Please transcribe the listing below line for line with no changes, leaving out the pictures.

[Begin RECORDS FOR THE TASK]

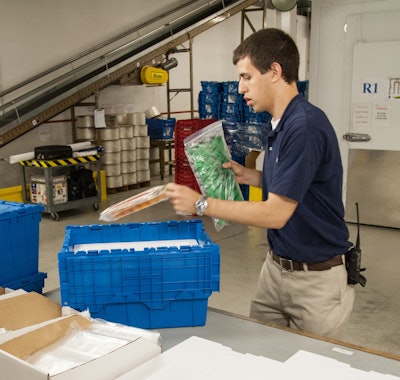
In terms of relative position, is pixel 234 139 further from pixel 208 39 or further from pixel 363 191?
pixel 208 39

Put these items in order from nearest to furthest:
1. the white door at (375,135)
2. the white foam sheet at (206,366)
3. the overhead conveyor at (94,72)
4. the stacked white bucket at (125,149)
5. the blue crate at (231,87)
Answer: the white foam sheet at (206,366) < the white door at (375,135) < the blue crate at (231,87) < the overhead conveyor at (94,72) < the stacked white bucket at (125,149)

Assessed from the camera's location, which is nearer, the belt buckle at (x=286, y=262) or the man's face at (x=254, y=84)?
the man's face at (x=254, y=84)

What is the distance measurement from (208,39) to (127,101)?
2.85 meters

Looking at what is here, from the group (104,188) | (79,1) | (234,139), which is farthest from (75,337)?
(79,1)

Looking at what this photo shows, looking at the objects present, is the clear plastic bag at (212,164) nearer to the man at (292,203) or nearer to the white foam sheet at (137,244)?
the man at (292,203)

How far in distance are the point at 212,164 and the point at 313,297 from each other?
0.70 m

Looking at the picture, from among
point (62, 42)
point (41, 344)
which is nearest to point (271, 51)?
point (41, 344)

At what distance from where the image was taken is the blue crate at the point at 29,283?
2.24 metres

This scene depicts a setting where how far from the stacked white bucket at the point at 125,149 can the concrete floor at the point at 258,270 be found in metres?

[End RECORDS FOR THE TASK]

ANSWER TO THE EXERCISE
In terms of relative position, is pixel 234 139 further from pixel 208 39 or further from pixel 363 191?
pixel 208 39

Put these items in order from nearest to furthest:
1. the white door at (375,135)
2. the white foam sheet at (206,366)
3. the overhead conveyor at (94,72)
4. the stacked white bucket at (125,149)
5. the blue crate at (231,87)
Answer: the white foam sheet at (206,366) < the white door at (375,135) < the blue crate at (231,87) < the overhead conveyor at (94,72) < the stacked white bucket at (125,149)

Assessed from the camera's location, which is nearer, the belt buckle at (x=286, y=262) or the man's face at (x=254, y=84)?
the man's face at (x=254, y=84)

What is the distance measurement from (208,39) to (127,101)?
2.85 meters

Looking at what is here, from the group (104,188) | (79,1) | (234,139), which is farthest from (75,337)?
(79,1)

Looking at what this photo shows, looking at the objects present, is the clear plastic bag at (212,164) nearer to the man at (292,203) or nearer to the white foam sheet at (137,244)?
the man at (292,203)

How far in distance are the point at 212,164 and the point at 313,297 from each other?
0.70 m

Looking at the picture, from among
point (62, 42)
point (41, 344)
which is nearest to point (271, 51)?
point (41, 344)

At what distance from where the image was taken is the blue crate at the point at 29,283?
2.24 metres

This scene depicts a setting where how far from the stacked white bucket at the point at 125,149 can the concrete floor at the point at 258,270 be found in metres?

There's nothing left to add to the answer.